人物关系的镜像结构构成对历史叙事的戏仿。马克与黑仔从革命战友到权力对手的关系演变,暗合铁托与吉拉斯的历史纠葛;娜塔莉亚在两者间的摇摆,暗示知识分子在意识形态博弈中的尴尬处境。特别值得注意的是小马克的角色设置——这个在谎言中诞生、从未见过真实世界的孩子,最终成为新战争的主力军,完成历史暴力的代际传递。

影片中的动物意象构成重要的隐喻系统:被解救的大象在城市游荡象征失控的革命理想,浸泡在水族箱中的德军尸体暗示被凝固的历史记忆,婚礼场景中不断出现的孔雀与白马,则指向南斯拉夫联邦曾标榜的多元文化主义幻象。

库斯图里卡对史料进行魔幻化处理,创造出独特的记忆图景。铁托葬礼的纪录片片段与虚构情节交错剪辑,真实历史人物(切·格瓦拉)与虚构角色共处同一时空,这种拼贴手法打破历史真实与艺术虚构的界限。旋转木马上的机枪扫射、多瑙河漂流的神父遗体等超现实场景,将个体创伤体验转化为集体记忆的视觉符号。

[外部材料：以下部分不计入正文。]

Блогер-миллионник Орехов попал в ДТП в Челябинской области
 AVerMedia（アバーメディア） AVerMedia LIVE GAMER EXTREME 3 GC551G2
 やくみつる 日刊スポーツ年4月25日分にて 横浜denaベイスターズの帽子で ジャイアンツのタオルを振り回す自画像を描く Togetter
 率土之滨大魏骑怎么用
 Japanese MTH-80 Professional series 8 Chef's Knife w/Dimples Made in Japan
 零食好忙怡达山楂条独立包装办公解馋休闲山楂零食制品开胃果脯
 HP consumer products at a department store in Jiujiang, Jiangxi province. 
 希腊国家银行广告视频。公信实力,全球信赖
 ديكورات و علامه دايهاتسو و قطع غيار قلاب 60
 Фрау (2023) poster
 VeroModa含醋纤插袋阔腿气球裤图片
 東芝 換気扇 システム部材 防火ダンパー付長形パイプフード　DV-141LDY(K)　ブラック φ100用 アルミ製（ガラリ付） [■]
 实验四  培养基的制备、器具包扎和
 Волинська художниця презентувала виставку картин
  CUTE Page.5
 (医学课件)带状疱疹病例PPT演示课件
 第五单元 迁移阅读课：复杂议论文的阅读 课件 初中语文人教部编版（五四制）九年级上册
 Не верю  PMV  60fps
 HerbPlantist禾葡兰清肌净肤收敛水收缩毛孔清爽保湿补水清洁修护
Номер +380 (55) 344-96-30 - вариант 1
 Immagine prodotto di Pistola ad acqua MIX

影片的音响系统构成记忆重构的重要维度。铜管乐队贯穿始终的进行曲,在1941年空袭、1961年庆典、1992年婚礼等不同场景中反复变奏,音乐的情感指向从革命激情渐变为虚无狂欢。特别值得注意的是钟表音效的运用:地下室的机械钟摆声与地上世界的电子钟声形成听觉对比,暗示两种时间体系的对抗。

结尾的"陆地分离"场景极具寓言性:残存角色站在断裂的半岛上漂向未知水域,这个卡夫卡式的结局拒绝提供任何历史解决方案。库斯图里卡用荒诞的视觉隐喻,呈现后冷战时代身份认同的流动性危机。

《地下》通过构建多层次的叙事迷宫,实现历史记忆的创造性转化。影片中虚实交织的时空结构、符号化的视觉系统、狂欢化的叙事策略,共同构成对南斯拉夫历史的诗意重写。这种后现代的历史书写方式,既避免陷入怀旧政治的陷阱,又为创伤记忆的呈现开辟新的美学路径。在历史真实逐渐消逝的当代语境中,库斯图里卡提醒我们:或许只有通过艺术的虚构,才能触及那些被官方叙事遮蔽的记忆真相。